§ TASK OBJECTIVE
Reproduce the lines of the listing word for word, beginning at the line that contains "Which thing from" and stopping after the line that contains "Answer: pixel 161".

** Start DATA SUPPLIED **

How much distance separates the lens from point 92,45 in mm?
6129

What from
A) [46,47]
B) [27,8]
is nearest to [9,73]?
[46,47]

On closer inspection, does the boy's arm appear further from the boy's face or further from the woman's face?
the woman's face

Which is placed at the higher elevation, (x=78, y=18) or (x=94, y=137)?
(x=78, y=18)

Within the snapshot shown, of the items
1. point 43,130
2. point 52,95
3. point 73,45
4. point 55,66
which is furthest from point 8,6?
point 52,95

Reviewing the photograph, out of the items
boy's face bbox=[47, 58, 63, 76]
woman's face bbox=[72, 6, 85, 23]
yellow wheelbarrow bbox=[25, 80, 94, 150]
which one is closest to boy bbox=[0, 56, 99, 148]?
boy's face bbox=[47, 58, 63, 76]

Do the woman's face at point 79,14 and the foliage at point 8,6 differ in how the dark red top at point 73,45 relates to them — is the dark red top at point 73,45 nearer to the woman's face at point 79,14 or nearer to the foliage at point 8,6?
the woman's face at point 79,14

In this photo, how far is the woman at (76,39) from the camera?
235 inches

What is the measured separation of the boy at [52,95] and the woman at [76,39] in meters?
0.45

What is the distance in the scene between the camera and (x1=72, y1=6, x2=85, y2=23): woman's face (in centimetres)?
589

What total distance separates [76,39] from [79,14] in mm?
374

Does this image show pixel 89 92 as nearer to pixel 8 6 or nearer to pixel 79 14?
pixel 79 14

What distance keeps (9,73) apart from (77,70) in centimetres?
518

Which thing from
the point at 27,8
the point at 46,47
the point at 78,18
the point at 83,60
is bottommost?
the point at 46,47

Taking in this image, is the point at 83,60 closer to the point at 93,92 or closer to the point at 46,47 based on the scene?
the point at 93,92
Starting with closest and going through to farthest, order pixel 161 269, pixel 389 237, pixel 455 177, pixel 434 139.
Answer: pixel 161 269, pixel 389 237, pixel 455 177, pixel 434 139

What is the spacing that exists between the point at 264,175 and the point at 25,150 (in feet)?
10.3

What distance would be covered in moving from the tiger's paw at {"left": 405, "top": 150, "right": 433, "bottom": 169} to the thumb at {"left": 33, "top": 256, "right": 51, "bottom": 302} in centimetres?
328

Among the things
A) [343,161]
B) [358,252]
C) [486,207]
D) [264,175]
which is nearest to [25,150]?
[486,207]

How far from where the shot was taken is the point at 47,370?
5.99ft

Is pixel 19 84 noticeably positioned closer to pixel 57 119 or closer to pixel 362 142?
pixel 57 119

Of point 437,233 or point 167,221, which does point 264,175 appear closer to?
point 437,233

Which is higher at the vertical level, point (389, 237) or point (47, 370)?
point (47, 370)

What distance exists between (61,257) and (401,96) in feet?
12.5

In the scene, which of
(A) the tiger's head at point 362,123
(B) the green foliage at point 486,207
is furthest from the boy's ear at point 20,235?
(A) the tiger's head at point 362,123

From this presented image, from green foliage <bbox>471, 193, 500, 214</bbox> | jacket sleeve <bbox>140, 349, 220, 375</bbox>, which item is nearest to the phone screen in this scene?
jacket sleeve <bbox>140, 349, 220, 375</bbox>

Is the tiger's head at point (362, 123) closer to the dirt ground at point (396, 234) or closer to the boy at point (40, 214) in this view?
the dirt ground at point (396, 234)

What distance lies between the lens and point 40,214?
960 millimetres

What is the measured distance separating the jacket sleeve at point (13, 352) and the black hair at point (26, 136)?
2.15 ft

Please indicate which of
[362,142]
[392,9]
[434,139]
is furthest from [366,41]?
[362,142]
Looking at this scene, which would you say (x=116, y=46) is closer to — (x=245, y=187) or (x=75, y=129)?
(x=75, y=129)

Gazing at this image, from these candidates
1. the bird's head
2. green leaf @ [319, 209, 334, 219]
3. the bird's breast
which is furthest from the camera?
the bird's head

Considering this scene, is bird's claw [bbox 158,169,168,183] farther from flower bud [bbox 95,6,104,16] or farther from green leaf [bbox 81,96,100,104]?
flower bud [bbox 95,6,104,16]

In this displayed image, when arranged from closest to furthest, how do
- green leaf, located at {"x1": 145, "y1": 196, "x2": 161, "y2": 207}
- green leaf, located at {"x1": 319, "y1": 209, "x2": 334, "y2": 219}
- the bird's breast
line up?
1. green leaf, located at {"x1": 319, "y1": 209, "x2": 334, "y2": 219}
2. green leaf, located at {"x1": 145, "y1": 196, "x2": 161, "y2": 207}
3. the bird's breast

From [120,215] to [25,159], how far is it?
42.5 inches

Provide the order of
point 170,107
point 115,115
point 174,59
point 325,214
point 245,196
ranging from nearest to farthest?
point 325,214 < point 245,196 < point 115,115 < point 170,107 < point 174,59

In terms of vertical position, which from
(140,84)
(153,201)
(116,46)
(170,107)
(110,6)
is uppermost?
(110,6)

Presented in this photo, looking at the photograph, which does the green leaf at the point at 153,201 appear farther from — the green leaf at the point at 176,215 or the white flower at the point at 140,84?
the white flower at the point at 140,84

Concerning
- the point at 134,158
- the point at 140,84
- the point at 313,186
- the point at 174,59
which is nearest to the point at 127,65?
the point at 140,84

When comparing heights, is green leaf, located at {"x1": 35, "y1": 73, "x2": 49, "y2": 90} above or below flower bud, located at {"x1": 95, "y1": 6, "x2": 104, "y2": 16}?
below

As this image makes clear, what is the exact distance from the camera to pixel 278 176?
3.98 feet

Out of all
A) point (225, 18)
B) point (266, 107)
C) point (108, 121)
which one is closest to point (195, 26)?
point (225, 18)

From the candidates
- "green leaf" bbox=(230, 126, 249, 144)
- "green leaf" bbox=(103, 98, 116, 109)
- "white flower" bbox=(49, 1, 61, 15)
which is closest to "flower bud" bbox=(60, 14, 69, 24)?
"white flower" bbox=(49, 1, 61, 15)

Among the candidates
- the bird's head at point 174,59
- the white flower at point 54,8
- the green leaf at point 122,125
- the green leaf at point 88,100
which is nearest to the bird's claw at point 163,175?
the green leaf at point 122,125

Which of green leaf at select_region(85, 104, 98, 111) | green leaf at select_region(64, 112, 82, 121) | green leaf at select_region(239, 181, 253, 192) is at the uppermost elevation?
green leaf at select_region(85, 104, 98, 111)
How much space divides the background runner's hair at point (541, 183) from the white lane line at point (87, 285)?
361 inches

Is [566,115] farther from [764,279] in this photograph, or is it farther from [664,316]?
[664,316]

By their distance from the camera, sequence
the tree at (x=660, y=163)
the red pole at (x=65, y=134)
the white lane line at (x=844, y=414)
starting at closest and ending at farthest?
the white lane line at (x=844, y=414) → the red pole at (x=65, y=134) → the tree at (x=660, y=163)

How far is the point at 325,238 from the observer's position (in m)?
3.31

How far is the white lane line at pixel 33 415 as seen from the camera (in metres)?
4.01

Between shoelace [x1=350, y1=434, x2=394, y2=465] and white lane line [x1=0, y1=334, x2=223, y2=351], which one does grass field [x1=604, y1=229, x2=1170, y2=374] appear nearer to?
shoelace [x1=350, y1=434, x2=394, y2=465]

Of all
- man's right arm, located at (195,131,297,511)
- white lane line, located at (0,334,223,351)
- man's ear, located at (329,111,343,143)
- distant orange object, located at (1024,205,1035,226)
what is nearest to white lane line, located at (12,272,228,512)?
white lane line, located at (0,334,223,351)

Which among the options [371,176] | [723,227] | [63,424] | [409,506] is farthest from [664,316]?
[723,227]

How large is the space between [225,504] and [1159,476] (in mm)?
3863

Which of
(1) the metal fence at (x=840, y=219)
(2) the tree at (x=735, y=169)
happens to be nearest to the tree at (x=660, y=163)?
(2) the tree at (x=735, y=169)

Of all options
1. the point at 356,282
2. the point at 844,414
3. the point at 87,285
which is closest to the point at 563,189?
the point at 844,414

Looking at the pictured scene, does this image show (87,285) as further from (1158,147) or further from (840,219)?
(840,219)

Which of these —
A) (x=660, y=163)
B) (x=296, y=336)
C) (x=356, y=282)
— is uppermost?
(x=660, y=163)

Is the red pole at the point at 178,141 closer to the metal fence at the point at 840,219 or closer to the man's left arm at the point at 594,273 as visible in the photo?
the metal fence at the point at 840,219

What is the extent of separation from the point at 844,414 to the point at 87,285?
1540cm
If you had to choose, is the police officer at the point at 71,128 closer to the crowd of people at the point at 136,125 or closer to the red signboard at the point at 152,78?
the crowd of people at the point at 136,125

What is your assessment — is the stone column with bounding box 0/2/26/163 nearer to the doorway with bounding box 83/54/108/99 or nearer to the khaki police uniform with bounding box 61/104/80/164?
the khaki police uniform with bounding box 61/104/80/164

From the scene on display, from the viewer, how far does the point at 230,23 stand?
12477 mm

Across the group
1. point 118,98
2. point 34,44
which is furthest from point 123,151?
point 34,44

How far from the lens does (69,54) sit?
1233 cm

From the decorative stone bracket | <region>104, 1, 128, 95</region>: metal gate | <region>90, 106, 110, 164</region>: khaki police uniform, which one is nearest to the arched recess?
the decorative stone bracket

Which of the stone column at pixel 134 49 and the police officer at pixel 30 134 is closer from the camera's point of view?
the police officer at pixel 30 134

** End DATA SUPPLIED **
** Start DATA SUPPLIED **

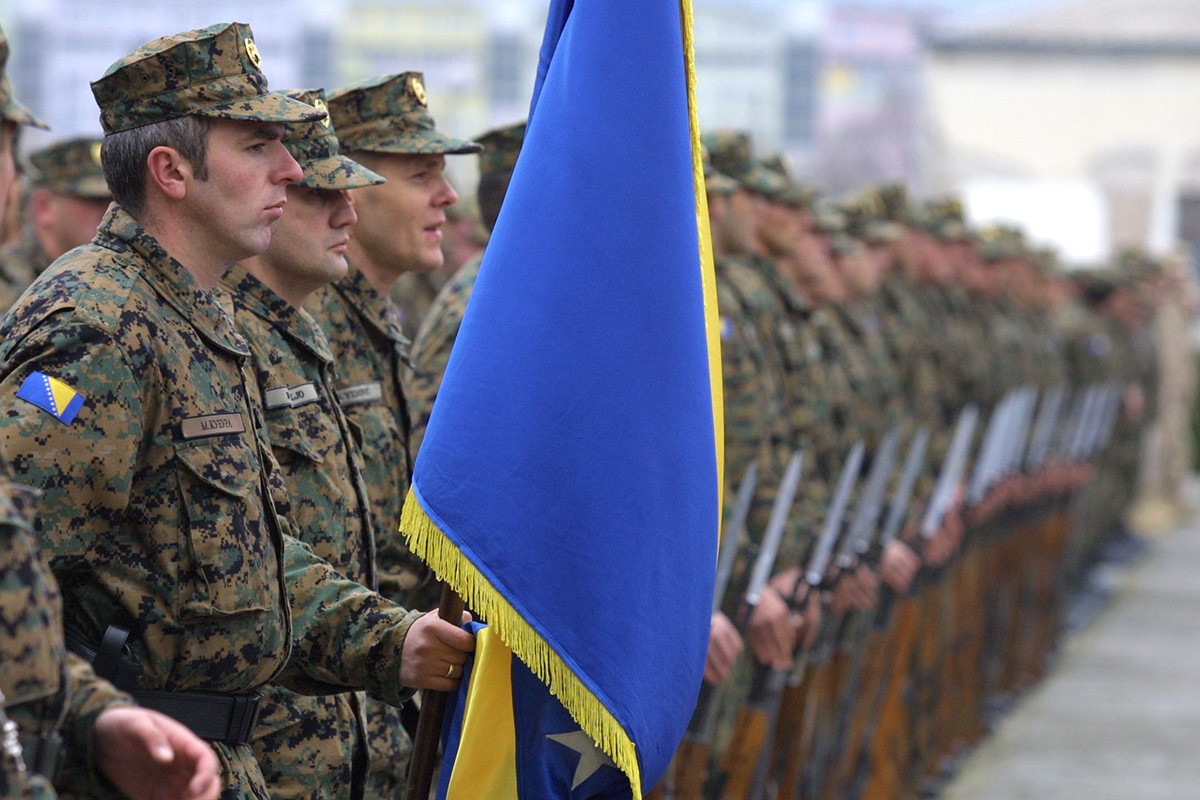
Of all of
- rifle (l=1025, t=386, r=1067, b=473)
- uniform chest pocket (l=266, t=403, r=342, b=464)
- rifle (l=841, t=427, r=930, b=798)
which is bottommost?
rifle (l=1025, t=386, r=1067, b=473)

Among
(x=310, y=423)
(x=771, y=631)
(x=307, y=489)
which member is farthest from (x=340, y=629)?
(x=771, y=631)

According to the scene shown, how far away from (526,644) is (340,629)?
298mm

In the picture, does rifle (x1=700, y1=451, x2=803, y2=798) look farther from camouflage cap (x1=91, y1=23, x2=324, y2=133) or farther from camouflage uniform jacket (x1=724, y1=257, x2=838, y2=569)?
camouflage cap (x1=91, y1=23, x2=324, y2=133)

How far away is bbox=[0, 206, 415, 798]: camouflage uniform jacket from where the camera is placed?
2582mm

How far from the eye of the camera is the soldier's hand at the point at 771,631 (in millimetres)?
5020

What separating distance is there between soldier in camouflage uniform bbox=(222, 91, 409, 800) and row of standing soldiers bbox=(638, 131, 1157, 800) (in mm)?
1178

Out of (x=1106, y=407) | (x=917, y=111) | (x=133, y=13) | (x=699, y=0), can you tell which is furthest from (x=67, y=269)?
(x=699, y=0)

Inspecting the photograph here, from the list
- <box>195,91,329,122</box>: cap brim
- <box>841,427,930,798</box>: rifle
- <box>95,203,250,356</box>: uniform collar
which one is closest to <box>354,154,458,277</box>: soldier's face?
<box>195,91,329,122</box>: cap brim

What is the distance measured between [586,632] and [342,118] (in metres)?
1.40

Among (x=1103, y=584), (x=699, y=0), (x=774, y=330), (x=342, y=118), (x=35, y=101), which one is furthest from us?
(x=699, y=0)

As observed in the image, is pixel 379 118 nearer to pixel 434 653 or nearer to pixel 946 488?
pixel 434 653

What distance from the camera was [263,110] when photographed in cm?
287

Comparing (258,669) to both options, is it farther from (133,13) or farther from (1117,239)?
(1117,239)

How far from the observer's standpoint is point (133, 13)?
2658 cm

** End DATA SUPPLIED **
** Start DATA SUPPLIED **

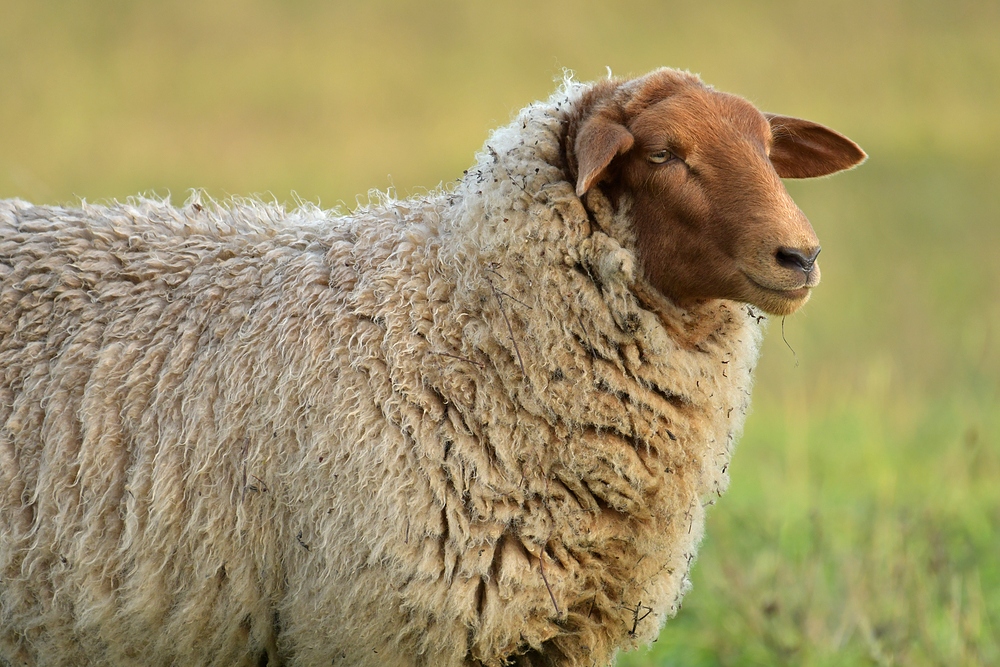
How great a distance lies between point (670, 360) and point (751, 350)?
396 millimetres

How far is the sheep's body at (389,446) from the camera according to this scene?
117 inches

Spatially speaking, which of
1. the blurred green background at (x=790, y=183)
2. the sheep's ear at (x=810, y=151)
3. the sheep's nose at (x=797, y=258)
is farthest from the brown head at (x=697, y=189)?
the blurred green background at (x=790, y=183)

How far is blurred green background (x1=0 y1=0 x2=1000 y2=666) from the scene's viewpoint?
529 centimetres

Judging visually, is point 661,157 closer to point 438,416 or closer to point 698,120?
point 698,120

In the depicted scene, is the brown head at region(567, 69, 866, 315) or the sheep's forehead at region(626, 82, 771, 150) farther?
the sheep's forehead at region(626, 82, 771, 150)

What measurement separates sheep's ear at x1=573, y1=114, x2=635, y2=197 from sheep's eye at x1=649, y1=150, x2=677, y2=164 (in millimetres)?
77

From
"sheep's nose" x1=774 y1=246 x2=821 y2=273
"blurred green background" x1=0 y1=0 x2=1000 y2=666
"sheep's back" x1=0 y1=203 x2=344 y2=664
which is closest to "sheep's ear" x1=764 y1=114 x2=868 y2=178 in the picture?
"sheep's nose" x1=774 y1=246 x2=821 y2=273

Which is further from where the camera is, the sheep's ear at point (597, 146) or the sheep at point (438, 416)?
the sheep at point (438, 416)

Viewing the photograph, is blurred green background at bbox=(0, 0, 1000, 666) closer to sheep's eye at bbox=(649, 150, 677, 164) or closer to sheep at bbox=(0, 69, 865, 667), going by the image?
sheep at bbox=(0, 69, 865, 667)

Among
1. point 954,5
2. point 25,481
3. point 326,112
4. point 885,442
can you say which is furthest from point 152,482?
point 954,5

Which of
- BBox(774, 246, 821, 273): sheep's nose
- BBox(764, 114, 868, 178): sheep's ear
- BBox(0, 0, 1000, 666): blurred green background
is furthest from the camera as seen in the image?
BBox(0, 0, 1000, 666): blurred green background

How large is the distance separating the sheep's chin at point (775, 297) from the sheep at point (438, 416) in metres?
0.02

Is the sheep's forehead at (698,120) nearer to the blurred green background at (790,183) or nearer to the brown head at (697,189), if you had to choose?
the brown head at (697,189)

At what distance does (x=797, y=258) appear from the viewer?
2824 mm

** End DATA SUPPLIED **

§ RESPONSE BELOW
Which thing from
the point at 27,8
the point at 46,47
the point at 78,18
the point at 83,60
is bottommost?
the point at 46,47

Taking in this image, is the point at 83,60 closer to the point at 93,92 or closer to the point at 46,47 based on the scene?
the point at 93,92
Starting with closest and going through to farthest, order pixel 161 269, pixel 389 237, pixel 455 177, pixel 434 139.
Answer: pixel 161 269, pixel 389 237, pixel 455 177, pixel 434 139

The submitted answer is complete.